Aile üyelerinin hepsinde mal mülk gırla ama hiçbiri mutlu değil. Kimse de birbiriyle görüşmüyor konuşmuyor.
Ben ailenin en küçüğüyüm, baba yıllar önce rahmetli oldu. Paraya pula onlar kadar değer vermiyorum. Ama bende de hep bi mutsuzluk hakim. Bu lanet beni bırakmadı. İlaç da kullanıyorum halbuki. Bir aile de kuramadım zaten. Terapiste de gittim ama b.mbok bi tecrübe oldu.
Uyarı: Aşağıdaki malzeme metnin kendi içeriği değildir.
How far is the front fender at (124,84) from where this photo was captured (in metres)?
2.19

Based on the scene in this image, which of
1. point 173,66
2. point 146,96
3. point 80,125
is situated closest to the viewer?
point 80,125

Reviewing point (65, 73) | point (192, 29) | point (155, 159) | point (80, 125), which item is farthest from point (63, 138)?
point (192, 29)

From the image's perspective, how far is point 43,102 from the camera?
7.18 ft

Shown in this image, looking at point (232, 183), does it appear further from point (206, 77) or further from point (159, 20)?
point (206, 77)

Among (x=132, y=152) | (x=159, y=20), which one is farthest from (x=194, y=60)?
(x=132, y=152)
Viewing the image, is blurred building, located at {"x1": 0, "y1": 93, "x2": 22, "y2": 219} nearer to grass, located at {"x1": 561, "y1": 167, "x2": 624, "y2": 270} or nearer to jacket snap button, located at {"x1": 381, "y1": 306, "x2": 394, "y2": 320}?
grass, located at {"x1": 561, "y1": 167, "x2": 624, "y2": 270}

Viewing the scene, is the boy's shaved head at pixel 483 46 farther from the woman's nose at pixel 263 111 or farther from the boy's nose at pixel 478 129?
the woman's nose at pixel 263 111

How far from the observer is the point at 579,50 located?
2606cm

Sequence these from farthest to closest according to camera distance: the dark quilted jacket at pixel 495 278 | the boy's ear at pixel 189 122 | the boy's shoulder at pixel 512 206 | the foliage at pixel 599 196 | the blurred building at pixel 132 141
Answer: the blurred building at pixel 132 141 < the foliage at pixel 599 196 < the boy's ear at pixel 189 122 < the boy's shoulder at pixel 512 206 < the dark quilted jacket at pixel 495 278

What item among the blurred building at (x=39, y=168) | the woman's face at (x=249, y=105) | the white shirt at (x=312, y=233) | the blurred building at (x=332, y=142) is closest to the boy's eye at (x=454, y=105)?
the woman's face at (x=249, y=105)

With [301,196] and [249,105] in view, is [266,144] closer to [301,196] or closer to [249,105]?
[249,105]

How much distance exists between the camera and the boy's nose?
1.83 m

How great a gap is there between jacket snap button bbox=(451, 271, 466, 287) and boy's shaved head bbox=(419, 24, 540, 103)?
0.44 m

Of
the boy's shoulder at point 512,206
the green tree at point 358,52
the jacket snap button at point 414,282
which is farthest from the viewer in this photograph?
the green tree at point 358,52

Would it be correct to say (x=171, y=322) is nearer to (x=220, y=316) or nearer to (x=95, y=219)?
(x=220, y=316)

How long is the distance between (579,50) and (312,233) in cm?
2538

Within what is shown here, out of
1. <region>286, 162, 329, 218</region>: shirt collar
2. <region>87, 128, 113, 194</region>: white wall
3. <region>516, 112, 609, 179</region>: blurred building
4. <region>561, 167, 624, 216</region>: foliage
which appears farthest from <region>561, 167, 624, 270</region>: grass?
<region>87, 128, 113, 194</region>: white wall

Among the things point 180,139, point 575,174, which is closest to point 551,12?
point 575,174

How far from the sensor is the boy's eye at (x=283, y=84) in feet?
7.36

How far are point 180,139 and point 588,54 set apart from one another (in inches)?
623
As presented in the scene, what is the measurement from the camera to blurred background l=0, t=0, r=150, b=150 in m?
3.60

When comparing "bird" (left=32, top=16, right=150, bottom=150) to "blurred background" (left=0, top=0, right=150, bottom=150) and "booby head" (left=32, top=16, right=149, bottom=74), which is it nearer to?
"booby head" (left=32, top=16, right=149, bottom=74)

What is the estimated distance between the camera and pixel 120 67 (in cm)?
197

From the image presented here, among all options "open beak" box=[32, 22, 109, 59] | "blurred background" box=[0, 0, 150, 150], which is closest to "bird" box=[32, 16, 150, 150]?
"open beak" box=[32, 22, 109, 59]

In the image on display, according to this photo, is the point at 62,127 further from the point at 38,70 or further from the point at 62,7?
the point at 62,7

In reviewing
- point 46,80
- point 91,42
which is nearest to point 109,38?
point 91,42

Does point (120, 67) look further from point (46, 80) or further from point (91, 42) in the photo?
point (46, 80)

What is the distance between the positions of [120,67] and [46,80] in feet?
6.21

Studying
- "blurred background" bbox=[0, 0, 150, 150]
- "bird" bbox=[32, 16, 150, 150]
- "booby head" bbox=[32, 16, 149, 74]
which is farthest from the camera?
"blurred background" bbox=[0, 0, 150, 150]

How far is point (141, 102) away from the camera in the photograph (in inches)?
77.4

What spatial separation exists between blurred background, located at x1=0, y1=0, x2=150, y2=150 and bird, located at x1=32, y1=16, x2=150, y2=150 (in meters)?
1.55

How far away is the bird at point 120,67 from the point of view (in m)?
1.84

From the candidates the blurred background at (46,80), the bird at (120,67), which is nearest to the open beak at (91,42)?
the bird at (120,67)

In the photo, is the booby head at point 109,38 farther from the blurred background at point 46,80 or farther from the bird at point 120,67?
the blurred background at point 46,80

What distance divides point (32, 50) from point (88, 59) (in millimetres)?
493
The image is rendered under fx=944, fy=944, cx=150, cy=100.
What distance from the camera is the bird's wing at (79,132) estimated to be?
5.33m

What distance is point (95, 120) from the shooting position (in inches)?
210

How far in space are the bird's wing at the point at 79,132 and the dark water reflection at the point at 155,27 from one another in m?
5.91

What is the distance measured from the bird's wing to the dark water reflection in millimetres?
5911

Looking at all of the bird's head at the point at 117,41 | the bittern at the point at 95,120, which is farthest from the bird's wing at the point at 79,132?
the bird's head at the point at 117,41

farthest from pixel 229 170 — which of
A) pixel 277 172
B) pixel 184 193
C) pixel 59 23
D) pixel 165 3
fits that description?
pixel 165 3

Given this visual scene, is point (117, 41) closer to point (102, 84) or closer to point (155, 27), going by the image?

Epeydir buralara girmiyorum, anlık dürtüldüm ve içimden gelenleri yazdım.
Sizde durumlar nasıl?
EK olarak: İyi bir okulda kendi imkanlarımla iyi bir eğitim aldım. Çevresinde talep gören biriydim ama kendi içime kapanıp herkesle irtibatı kestim, alkolik oldum. Bu satırları içerken yazıyorum zaten. Çok uzun yıllardır içmediğim tek bir gün olmadı. Covid geçirdiğimde bile içtim öyle söyleyim. 5-6 aydır Lustral 100 mg kullanıyorum. Biraz iyi geldi evet, yoksa bi yerden atlardım sanırım ama sihirli değnek olmuyor haliyle. Yeni terapist arayacak mecal de kalmadı. Ruh gibi yaşayıp gidiyorum.
En yitik versiyonumdayım.
Bunları da niye yazdım bilmiyorum.
Sevgiler.
ailen neden kötü neden hep kavga hakim sebepler neler?
baya kötü bende de. bir de tek cocuk olarak büyüme yalnizligi.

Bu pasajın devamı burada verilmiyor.